- _Task directions_:
Locate every line in the listing below that contains the string "pixel" and copy each one. The match is case-sensitive.

- _Recorded data_:

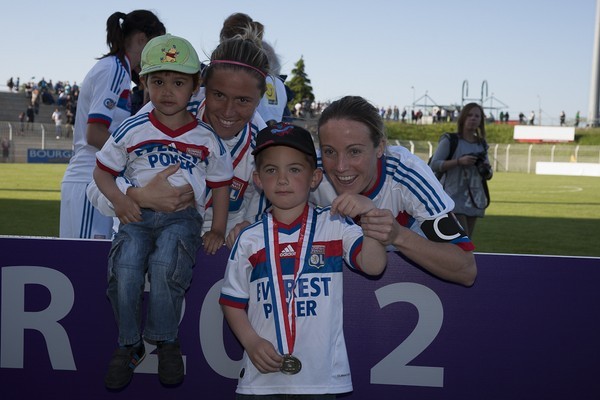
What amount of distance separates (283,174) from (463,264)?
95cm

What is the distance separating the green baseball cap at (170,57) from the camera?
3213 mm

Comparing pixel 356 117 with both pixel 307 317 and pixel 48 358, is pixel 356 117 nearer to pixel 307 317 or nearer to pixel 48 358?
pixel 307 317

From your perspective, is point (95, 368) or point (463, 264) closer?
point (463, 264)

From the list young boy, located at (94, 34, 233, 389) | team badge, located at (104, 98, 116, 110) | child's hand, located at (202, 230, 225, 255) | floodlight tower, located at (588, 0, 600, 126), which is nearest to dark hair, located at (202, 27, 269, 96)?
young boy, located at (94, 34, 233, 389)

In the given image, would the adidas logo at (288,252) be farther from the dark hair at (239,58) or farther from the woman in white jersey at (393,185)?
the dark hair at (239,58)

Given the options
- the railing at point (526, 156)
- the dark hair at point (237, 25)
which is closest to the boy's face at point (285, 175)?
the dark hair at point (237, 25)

==

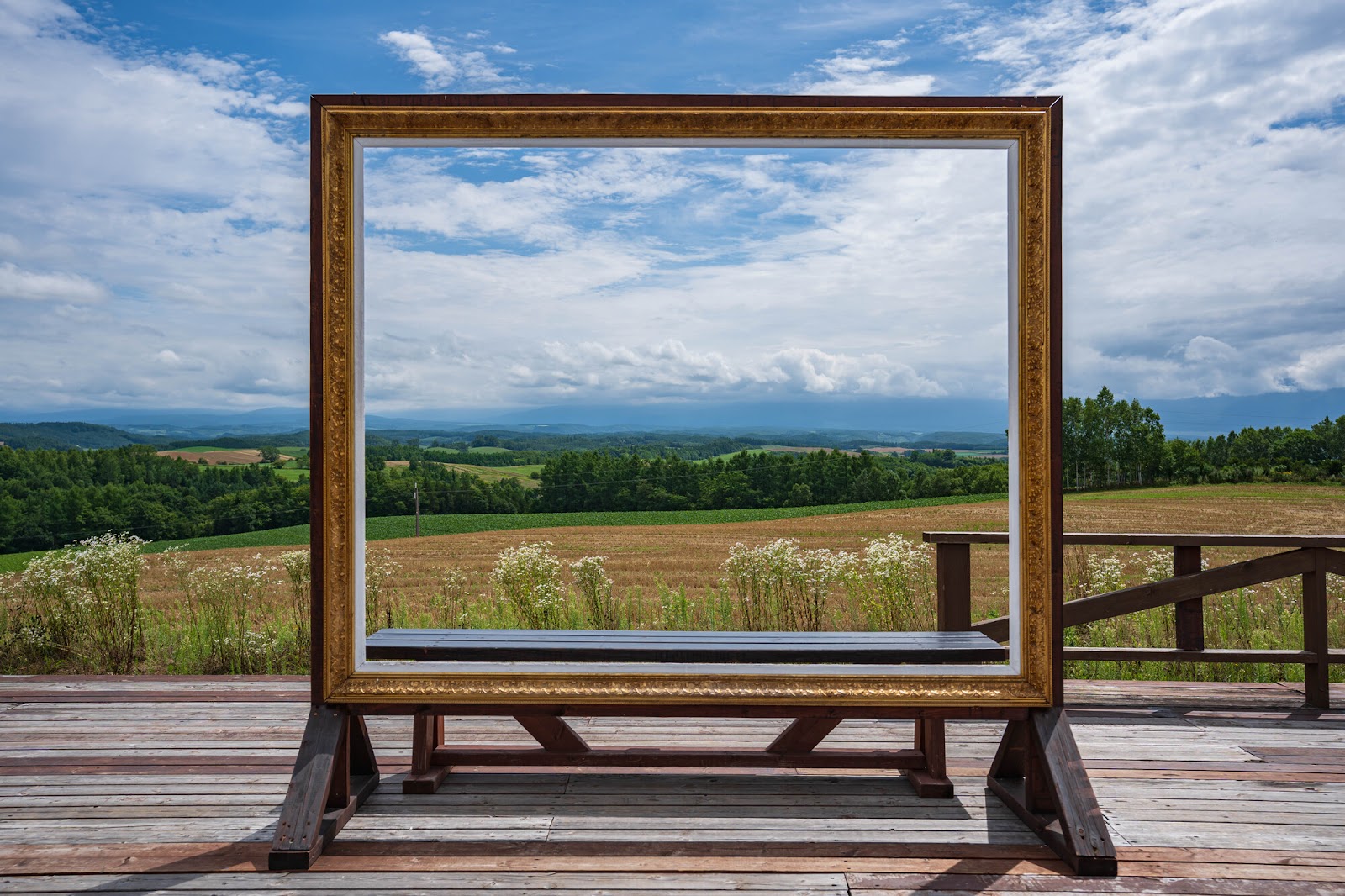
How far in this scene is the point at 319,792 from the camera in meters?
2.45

--

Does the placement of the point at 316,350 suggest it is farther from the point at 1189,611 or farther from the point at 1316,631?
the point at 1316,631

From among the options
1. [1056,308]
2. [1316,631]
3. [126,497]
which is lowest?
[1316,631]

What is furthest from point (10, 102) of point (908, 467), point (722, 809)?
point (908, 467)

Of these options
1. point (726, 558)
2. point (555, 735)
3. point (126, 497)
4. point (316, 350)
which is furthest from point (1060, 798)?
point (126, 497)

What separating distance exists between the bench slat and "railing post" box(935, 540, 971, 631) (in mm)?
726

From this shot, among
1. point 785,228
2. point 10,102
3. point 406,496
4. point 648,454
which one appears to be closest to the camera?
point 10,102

- _Reply_:
Comparing pixel 356 117 with both pixel 307 317 and pixel 48 358, is pixel 356 117 nearer to pixel 307 317 or nearer to pixel 48 358?
pixel 307 317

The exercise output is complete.